Recht gerne, versetzte die Baronesse, und ich glaube es werden alle übrigen mit mir übereinstimmen. Doch wenn Sie uns eine Geschichte zur Probe geben wollen, so muß ich Ihnen sagen, welche Art ich nicht liebe. Jene Erzählungen machen mir keine Freude, bei welchen, nach Weise der Tausendundeinen Nacht, eine Begebenheit in die andere eingeschachtelt, ein Interesse durch das andere verdrängt wird; wo sich der Erzähler genötigt sieht, die Neugierde, die er auf eine leichtsinnige Weise erregt hat, durch Unterbrechung zu reizen, und die Aufmerksamkeit, anstatt sie durch eine vernünftige Folge zu befriedigen, nur durch seltsame und keineswegs lobenswürdige Kunstgriffe aufzuspannen. Ich tadle das Bestreben, aus Geschichten, die sich der Einheit des Gedichts nähern sollen, rhapsodische Rätsel zu machen und den Geschmack immer tiefer zu verderben. Die Gegenstände Ihrer Erzählungen gebe ich Ihnen ganz frei, aber lassen Sie uns wenigstens an der Form sehen, daß wir in guter Gesellschaft sind.
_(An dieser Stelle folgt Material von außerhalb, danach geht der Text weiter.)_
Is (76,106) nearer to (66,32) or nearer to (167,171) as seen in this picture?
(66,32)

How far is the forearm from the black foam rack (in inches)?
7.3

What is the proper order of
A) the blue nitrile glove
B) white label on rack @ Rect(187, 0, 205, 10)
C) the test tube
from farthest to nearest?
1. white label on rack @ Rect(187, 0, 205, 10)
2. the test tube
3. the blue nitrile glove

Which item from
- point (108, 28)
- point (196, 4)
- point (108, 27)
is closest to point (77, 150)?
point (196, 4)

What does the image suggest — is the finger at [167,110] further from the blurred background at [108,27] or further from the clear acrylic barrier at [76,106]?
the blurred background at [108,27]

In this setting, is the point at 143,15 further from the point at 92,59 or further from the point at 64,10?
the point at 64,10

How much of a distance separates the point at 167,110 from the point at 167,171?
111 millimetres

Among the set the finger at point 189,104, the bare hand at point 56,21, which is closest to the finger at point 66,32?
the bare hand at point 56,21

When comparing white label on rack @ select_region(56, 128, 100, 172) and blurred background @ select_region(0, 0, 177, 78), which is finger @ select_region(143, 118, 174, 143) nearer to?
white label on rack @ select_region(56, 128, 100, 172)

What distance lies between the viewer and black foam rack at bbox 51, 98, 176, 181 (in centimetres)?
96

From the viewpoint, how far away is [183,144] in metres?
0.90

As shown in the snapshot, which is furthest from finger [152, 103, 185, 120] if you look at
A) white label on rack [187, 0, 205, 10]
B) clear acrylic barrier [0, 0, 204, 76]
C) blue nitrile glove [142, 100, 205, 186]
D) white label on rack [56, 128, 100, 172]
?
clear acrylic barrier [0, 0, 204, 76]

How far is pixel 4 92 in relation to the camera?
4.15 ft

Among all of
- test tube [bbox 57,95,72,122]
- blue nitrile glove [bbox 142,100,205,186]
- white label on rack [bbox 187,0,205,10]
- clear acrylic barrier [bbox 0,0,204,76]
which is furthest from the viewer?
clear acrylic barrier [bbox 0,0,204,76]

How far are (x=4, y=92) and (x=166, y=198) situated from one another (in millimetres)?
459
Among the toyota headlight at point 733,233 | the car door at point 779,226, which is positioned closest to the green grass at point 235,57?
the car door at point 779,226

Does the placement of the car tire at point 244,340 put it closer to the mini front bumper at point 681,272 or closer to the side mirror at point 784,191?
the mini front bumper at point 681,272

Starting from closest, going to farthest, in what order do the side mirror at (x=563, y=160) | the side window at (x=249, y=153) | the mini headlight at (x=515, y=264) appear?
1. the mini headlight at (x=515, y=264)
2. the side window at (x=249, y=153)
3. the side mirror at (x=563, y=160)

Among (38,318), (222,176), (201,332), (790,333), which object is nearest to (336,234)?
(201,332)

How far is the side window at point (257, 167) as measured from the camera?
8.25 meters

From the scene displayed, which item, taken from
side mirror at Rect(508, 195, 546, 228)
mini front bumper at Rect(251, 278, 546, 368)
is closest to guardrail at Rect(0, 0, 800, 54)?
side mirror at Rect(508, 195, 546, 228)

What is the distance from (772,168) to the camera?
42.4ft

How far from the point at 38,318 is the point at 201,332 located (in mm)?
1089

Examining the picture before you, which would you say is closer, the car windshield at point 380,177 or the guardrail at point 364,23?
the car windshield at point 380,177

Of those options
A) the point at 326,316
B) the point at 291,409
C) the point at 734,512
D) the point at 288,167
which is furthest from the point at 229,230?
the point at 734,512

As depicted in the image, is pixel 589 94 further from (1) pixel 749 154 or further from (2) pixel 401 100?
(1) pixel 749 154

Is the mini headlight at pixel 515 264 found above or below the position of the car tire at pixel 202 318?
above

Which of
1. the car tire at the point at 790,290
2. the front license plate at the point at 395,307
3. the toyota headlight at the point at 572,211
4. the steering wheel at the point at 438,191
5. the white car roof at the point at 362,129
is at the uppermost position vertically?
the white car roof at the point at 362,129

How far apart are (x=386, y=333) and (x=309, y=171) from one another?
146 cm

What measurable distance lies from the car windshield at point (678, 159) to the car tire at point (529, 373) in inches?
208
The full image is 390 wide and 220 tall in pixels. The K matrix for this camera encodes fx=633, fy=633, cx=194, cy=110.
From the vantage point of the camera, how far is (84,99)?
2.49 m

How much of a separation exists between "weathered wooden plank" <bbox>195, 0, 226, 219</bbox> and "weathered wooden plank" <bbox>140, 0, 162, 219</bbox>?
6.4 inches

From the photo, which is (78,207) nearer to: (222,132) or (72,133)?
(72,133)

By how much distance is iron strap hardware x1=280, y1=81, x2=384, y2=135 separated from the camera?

Geben Sie uns zum Anfang eine Geschichte von wenig Personen und Begebenheiten, die gut erfunden und gedacht ist, wahr, natürlich und nicht gemein, so viel Handlung als unentbehrlich und so viel Gesinnung als nötig; die nicht still steht, sich nicht auf einem Flecke zu langsam bewegt, sich aber auch nicht übereilt; in der die Menschen erscheinen wie man sie gern mag, nicht vollkommen, aber gut, nicht außerordentlich, aber interessant und liebenswürdig. Ihre Geschichte sei unterhaltend, so lange wir sie hören, befriedigend, wenn sie zu Ende ist, und hinterlasse uns einen stillen Reiz weiter nachzudenken.

Kennte ich Sie nicht besser, gnädige Frau, versetzte der Geistliche, so würde ich glauben, Ihre Absicht sei, mein Warenlager, noch eh' ich irgend etwas davon ausgekramt habe, durch diese hohen und strengen Forderungen völlig in Mißkredit zu setzen. Wie selten möchte man Ihnen nach Ihrem Maßstab Genüge leisten können. Selbst in diesem Augenblicke, fuhr er fort, als er ein wenig nachgedacht, nötigen Sie mich, die Erzählung die ich im Sinne hatte, zurückzustellen und auf eine andere Zeit zu verlegen; und ich weiß wirklich nicht, ob ich mich in der Eile vergreife, wenn ich eine alte Geschichte, an die ich aber immer mit einiger Vorliebe gedacht habe, sogleich aus dem Stegreife vorzutragen anfange.